Stored data entries:

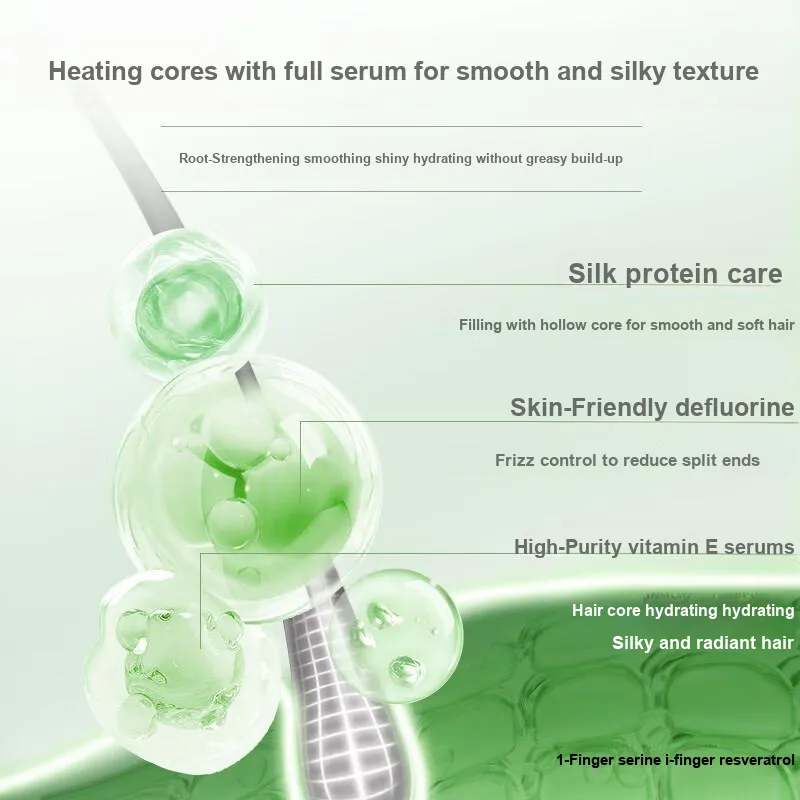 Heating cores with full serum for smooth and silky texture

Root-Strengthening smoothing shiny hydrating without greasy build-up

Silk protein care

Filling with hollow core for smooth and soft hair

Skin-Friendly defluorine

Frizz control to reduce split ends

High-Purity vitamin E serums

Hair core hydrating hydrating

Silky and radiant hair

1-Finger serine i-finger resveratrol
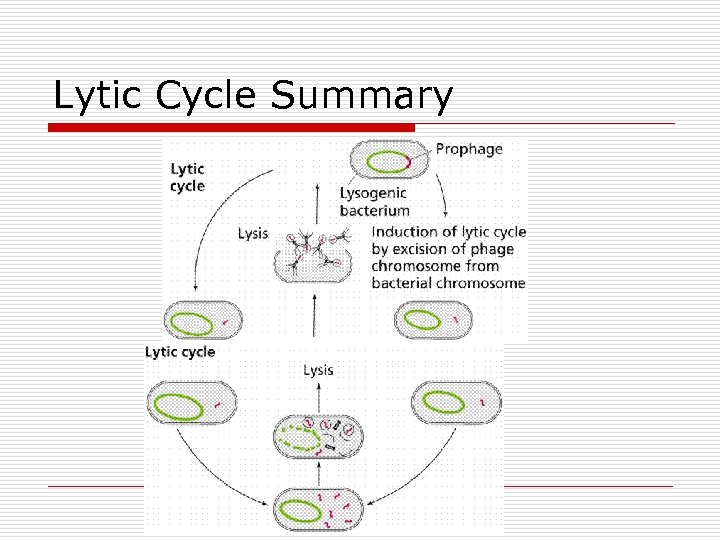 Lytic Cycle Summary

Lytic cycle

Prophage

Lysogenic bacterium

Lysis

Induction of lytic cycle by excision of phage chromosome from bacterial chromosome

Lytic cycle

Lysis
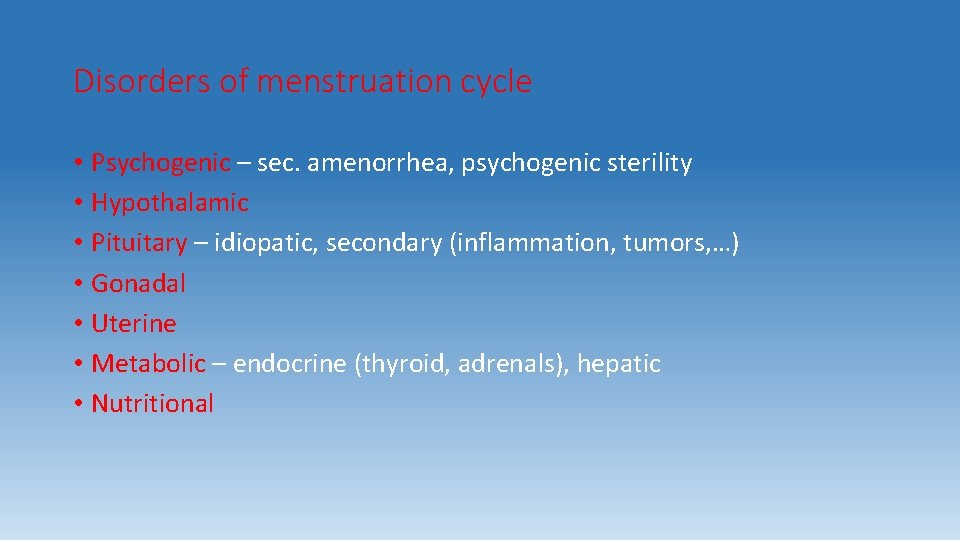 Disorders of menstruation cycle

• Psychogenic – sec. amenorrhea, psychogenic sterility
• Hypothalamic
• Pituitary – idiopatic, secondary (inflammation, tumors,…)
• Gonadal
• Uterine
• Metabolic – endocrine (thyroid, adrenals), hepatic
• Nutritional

[Instructions to follow] Write out all the entries again, word for word, and print no images.

[Response to the exercise]
 Heating cores with full serum for smooth and silky texture

Root-Strengthening smoothing shiny hydrating without greasy build-up

Silk protein care

Filling with hollow core for smooth and soft hair

Skin-Friendly defluorine

Frizz control to reduce split ends

High-Purity vitamin E serums

Hair core hydrating hydrating

Silky and radiant hair

1-Finger serine i-finger resveratrol
 Lytic Cycle Summary

Lytic cycle

Prophage

Lysogenic bacterium

Lysis

Induction of lytic cycle by excision of phage chromosome from bacterial chromosome

Lytic cycle

Lysis
 Disorders of menstruation cycle

• Psychogenic – sec. amenorrhea, psychogenic sterility
• Hypothalamic
• Pituitary – idiopatic, secondary (inflammation, tumors,…)
• Gonadal
• Uterine
• Metabolic – endocrine (thyroid, adrenals), hepatic
• Nutritional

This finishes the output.